At the point where Black Creek runs under New Paltz Road, now closed in sections due to flooding over a year ago, the stream is about wide enough for two canoes to pass each other with little room to spare. To the north, the creek winds through an area of brush which overhangs the banks. In the spring it is a haven for large chain pickerel prowling the brush edges for food. I’ve hooked several large pickerel fishing from the narrow road, but never landed one because they skillfully used the brush to quickly foul my line and break off. They seem very adept and practiced in using the brush.
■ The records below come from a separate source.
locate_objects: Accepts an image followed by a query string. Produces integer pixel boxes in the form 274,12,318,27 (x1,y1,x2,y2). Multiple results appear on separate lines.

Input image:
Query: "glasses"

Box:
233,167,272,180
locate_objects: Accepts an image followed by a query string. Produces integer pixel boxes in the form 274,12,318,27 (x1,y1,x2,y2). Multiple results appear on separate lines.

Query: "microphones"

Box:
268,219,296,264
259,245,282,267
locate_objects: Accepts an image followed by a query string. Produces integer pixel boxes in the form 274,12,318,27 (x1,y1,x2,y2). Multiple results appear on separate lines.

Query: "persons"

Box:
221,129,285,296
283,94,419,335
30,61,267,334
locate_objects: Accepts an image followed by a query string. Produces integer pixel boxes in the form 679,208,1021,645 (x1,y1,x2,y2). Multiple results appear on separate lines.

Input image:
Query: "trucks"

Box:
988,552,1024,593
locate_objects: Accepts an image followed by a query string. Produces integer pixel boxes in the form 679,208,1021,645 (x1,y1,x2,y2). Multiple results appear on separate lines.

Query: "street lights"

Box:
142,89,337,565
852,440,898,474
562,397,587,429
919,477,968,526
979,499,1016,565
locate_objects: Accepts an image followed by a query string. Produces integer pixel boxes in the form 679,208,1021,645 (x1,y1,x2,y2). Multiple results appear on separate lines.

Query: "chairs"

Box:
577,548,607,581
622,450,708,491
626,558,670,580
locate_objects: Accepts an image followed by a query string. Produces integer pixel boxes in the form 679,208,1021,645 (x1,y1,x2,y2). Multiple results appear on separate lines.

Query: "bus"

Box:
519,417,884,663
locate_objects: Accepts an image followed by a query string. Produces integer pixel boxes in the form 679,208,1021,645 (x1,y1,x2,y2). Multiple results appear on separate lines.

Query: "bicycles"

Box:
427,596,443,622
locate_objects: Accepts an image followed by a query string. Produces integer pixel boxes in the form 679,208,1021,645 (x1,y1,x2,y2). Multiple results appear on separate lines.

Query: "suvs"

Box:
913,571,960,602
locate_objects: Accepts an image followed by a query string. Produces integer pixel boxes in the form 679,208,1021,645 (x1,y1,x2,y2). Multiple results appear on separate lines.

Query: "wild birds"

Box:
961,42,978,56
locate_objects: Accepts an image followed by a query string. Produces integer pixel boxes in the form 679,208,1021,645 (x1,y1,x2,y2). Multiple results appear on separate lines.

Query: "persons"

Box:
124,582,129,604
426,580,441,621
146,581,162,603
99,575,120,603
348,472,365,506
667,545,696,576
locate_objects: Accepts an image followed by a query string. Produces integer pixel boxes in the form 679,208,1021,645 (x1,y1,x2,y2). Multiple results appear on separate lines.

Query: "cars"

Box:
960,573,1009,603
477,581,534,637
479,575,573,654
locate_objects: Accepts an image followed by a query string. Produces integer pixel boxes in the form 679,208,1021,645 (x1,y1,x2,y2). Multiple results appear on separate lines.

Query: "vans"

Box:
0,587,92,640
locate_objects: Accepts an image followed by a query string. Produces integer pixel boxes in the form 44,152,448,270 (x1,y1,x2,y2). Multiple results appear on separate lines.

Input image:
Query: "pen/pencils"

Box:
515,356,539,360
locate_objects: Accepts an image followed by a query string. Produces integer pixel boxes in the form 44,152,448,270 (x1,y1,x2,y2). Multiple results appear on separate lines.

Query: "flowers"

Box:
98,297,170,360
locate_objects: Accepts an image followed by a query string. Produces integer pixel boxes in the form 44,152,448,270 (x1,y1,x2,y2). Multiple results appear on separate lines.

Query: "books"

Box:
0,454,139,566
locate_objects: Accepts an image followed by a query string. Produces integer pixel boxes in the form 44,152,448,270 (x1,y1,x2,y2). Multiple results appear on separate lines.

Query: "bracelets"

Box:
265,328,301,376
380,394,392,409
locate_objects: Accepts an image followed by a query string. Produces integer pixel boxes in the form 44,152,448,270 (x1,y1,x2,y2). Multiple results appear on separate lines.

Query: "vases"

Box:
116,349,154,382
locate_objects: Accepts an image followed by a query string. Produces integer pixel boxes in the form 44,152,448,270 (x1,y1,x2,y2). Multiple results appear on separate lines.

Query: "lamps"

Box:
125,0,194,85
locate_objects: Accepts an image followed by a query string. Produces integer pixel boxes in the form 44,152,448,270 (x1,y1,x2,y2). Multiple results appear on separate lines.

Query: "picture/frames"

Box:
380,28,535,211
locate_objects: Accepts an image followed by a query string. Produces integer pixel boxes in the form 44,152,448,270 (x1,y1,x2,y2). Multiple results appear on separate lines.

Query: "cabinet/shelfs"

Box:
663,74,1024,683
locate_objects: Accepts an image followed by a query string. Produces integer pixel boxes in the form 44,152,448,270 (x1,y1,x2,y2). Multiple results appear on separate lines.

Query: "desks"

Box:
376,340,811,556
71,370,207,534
Two years ago I stopped at the road crossing to check out the small pool on the south side of New Paltz Road. A small rocky outcrop juts into the creek just before it flows beneath the road. It was there I spied a large blacksnake – couldn’t decide if it was a racer or ratsnake – about five feet in length that had thrown body coils around and was attempting to swallow a foot-long brown bullhead headfirst. High and dry, the snake and the bullhead struggled on the outcrop as I watched. The fish resisted the swallowing procedure by expanding its thorny fins making it more difficult for the snake to swallow. The snake was equally persistent as it tightened its coiled grip on its prey. The snake, trying not to have wasted its precious energy, worked hard to expand its jaws around the fish’s spiky frame, but it just wasn’t happening. As an outside observer I saw the contest as an inevitable draw. In violation of the “prime directive” of not interfering I grabbed the snake in its midsection – not the best point of attachment -- and caused it to release the fish, which quickly flopped its way back into the creek. In turn, the blacksnake lashed out at me in a series of defensive strikes until I dropped it into the pool to swim upstream out of sight.

This is nature in clear view. The fact that creeks like Black Creek are small and common tends to drive them into the realm of the disregarded with little practical use.

Black Creek is typical of so many small waterways we ignore and take for granted. Many times the result of our apathy is that the stream becomes a dumping ground for our household waste such as old tires, discarded furniture, toilets, shopping carts, and other candidates for landfills. Black Creek hasn’t suffered this fate yet, but once we turn our backs on these small everyday resources it’s easier for people who have little regard for them in the first place to use them as their personal dump sites. Once this attitude strikes a stream or wetland, it is abandoned, marked as wasteland, and forgotten, forever losing its natural appeal. If we don’t appreciate these common, undeveloped natural places we lose them. And it’s our own fault.